21. Penelope #2

The building is an old mill near the docks.

Brick. Abandoned. The architecture of a coastal Massachusetts town’s industrial past—the kind of building that used to employ two hundred people and now employs nobody and exists as a monument to the American tradition of building things, abandoning them, and letting teenagers use them for crimes.

We park. Sit. Stare at the building. The salt air comes through the vents—ocean, cold, the scent of January on the Massachusetts coast.

Cat: “Kaiden and the guys are fifteen minutes out. The cops are coming.”

“Reece said thirty minutes. We’re already at twenty-five. If we wait—”

“I know.”

We get out. The metal door screeches. Inside is a building that has been stripped of everything useful. Concrete floor. Exposed beams. The industrial-scale silence of a space designed for machinery and now housing nothing but echoes and whatever Reece has built in the center of the room.

Xander.

He’s in a chair. Center of the room. Hands bound behind him. Duct tape, not rope—the efficiency of a person who has done this before. His face is a mess—split lip, black eye, blood dried on his temple from whatever hit him in the parking lot. His shirt is torn. His head is bowed.

But his wrists—

On his wrist, visible even from across the room: the friendship bracelet.
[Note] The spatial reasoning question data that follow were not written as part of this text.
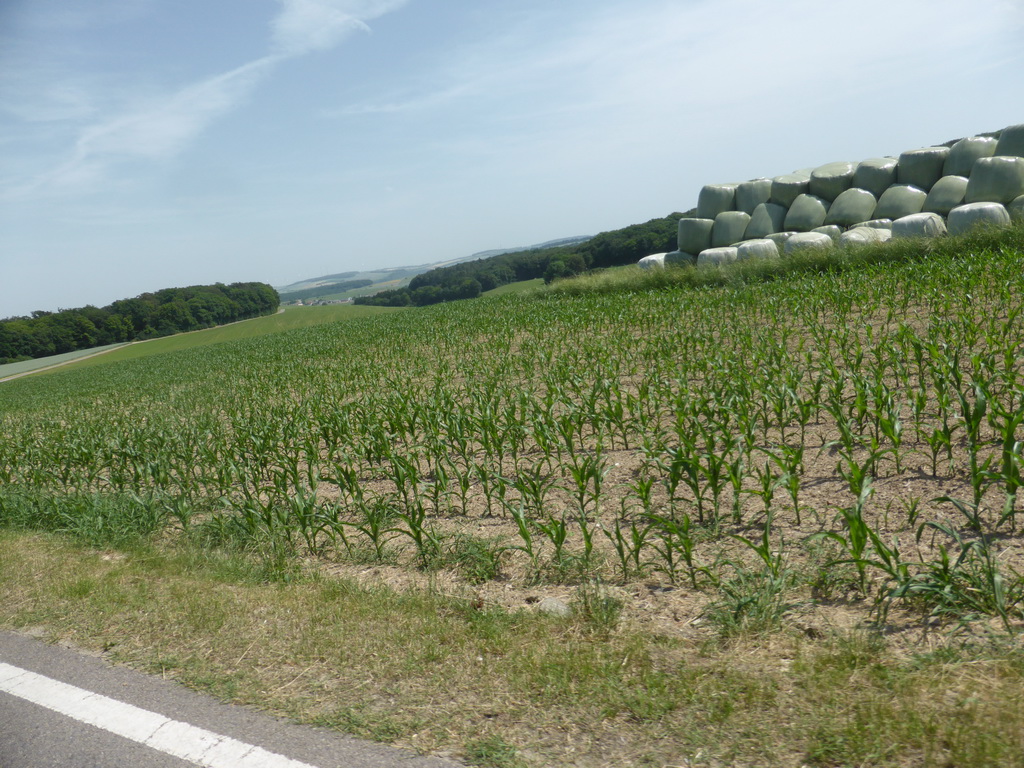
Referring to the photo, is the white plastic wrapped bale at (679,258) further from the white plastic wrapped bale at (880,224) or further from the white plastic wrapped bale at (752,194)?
Result: the white plastic wrapped bale at (880,224)

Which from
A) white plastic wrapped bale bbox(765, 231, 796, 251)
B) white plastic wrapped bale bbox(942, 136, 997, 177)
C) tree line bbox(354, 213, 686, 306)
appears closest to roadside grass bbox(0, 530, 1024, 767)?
white plastic wrapped bale bbox(765, 231, 796, 251)

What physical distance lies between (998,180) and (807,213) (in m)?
5.21

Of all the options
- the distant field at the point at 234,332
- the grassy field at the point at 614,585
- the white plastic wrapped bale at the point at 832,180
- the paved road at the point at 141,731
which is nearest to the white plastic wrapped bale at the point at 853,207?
the white plastic wrapped bale at the point at 832,180

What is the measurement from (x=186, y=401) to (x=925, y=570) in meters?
14.2

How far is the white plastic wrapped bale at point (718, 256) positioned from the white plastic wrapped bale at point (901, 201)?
4164mm

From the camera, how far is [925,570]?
311 cm

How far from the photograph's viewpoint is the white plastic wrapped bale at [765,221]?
21844 mm

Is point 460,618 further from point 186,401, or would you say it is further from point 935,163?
point 935,163

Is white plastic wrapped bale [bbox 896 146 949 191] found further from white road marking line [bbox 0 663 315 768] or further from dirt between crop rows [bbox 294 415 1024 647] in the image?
white road marking line [bbox 0 663 315 768]

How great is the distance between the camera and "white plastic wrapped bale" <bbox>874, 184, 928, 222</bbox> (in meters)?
18.9

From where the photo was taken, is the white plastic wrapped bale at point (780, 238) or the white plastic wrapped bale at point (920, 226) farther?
the white plastic wrapped bale at point (780, 238)

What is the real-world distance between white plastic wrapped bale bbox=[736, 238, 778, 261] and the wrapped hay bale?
2658 mm

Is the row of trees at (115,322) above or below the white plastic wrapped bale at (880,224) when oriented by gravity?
above

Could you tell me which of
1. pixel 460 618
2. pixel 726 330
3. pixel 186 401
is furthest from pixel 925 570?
pixel 186 401
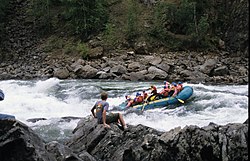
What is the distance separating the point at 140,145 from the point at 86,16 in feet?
92.8

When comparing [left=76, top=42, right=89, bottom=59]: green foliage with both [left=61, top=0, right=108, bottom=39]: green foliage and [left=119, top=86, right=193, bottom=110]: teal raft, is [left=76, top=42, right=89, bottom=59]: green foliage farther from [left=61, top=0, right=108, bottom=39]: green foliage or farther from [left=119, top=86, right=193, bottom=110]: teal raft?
[left=119, top=86, right=193, bottom=110]: teal raft

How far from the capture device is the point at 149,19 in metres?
34.2

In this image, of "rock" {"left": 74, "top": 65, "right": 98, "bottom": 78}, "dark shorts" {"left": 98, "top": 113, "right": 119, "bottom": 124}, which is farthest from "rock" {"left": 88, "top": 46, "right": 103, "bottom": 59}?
"dark shorts" {"left": 98, "top": 113, "right": 119, "bottom": 124}

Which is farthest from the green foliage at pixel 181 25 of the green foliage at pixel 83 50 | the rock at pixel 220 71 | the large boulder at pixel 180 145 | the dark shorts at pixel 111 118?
the large boulder at pixel 180 145

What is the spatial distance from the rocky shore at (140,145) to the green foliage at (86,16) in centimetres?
2621

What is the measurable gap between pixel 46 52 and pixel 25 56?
193 cm

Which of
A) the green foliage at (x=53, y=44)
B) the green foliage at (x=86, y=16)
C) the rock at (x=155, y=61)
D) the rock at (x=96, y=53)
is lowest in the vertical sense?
the rock at (x=155, y=61)

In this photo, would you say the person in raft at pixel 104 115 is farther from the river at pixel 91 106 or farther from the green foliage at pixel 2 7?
the green foliage at pixel 2 7

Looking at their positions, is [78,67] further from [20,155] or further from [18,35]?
[20,155]

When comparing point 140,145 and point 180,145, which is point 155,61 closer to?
point 140,145

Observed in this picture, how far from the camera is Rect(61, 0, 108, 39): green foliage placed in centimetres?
3372

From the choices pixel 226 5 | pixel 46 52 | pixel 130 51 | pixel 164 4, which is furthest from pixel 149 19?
pixel 46 52

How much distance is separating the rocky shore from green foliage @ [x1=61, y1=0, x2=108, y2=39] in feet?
86.0

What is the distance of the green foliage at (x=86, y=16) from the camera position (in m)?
33.7
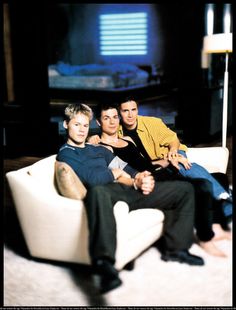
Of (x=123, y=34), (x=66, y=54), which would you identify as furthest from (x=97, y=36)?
(x=66, y=54)

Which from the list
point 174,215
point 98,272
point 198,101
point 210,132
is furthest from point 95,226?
point 198,101

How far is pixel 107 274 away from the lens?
1918mm

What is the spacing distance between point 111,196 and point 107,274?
0.38 m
Teal and yellow. Faded. The one that was cut off in a jail cell.

The bracelet survived the arrest and the evidence locker and the parking lot attack and whatever Reece did to him in the hours since. It’s still there. Still holding.

I run to him. Rip the cloth from his mouth. Wipe the blood from his face with my sleeve.

“Penny—what the fuck are you doing here? Go! Run!”

“No. I’m not leaving you.” I start working the tape on his wrists. “You’re always saving me. The treehouse. The hospital. Every hallway and every classroom and every time I was falling and you were there. This time I’m saving you.”

“Penny—”

“Shut up and let me work.”

Footsteps. Cat grabs my arm. We both turn.

Reece. Walking toward us from the far end of the building.

Slow. Smiling. The stride of a man who has set a trap and is watching it work.

And beside him—Daisy. Twitching. Her eyes darting.

The jitteriness of a girl who is high and scared and trying to be neither.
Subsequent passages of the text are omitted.